[EXTRACTED DATA]
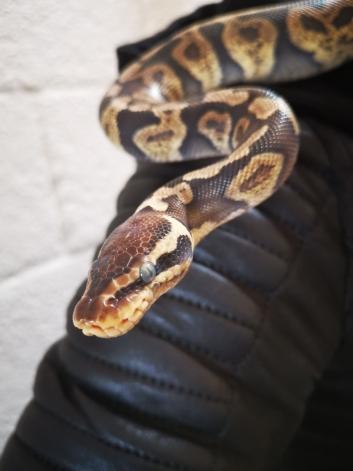 UFARLIG: Ifølge eieren Oliver Magnussen, er denne slangen helt ufarlig. – Katter er farligere og biter verre, sier han.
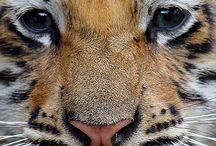 Wild Baby Cats / All types of wild baby felines.
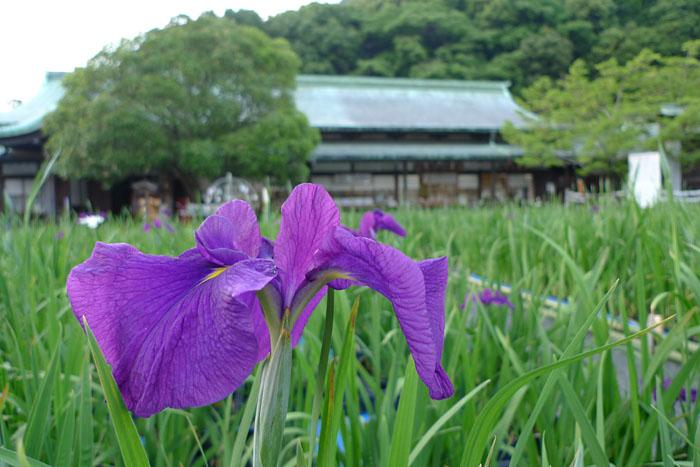 福岡県 宮地嶽神社 19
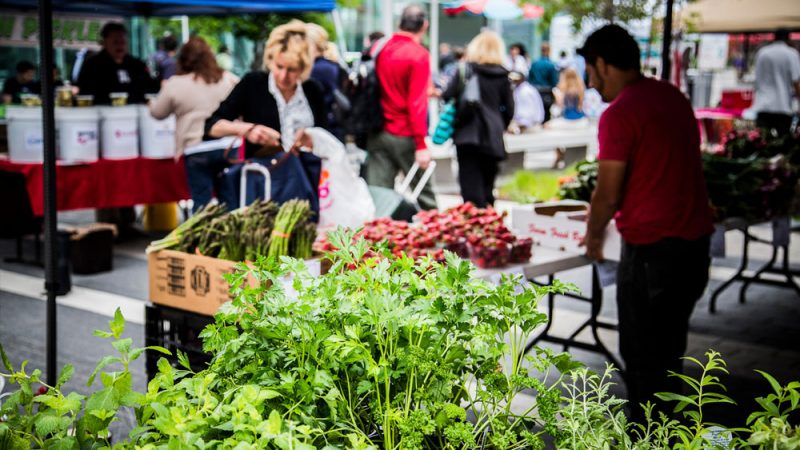 gal-Reston-Station-Farmers-Market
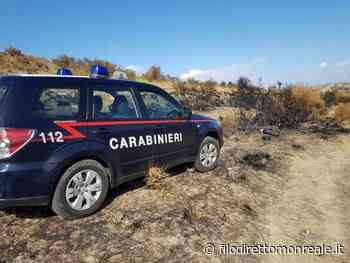 Incendio nella riserva naturale di Ciminna, arrestato piromane: è un forestale - filodirettomonreale.it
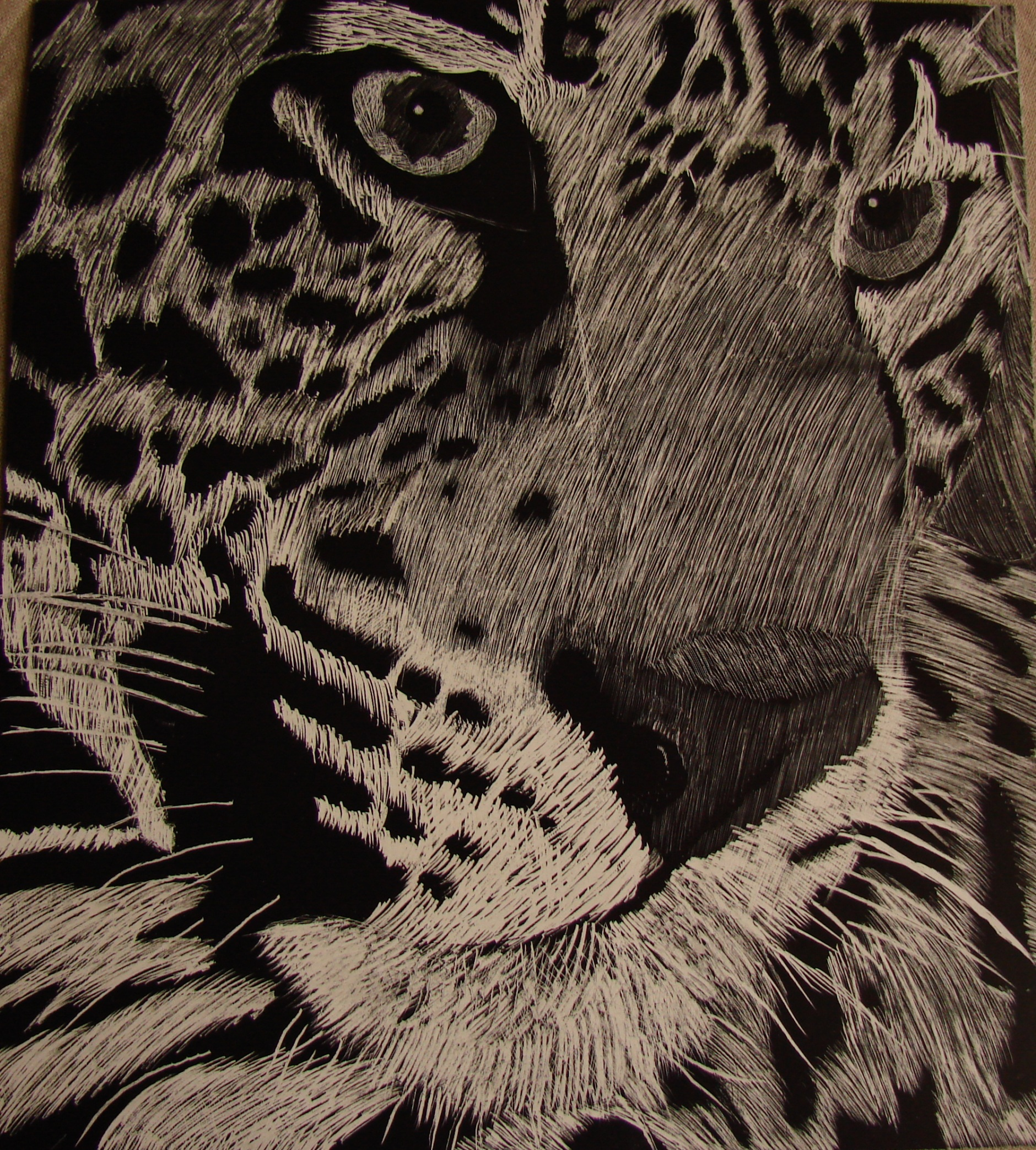 Scratched Tiger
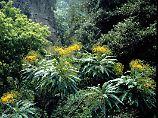 Üppige Vegetation: Im Gegensatz zu den Nachbarinseln Teneriffa oder Lanzarote kann La Palma als grünes Eiland bezeichnet werden.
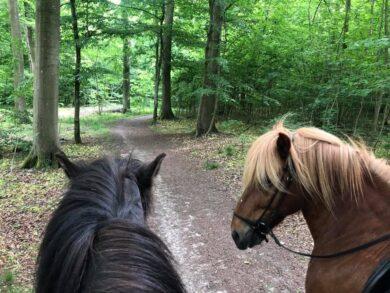 Op på hesten og bliv klogere på dig selv!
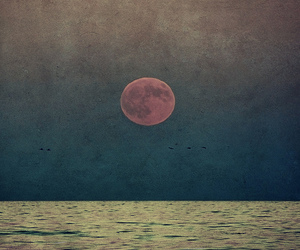 moon, sea, and bird image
[/EXTRACTED DATA]
## TASK DETAILS
From the line with "福岡県 宮地嶽神社 19" up to and including the line with "Üppige Vegetation: Im" above, retype every line exactly and nothing more; leave out the pictures.

## TASK RESULT
 福岡県 宮地嶽神社 19
 gal-Reston-Station-Farmers-Market
 Incendio nella riserva naturale di Ciminna, arrestato piromane: è un forestale - filodirettomonreale.it
 Scratched Tiger
 Üppige Vegetation: Im Gegensatz zu den Nachbarinseln Teneriffa oder Lanzarote kann La Palma als grünes Eiland bezeichnet werden.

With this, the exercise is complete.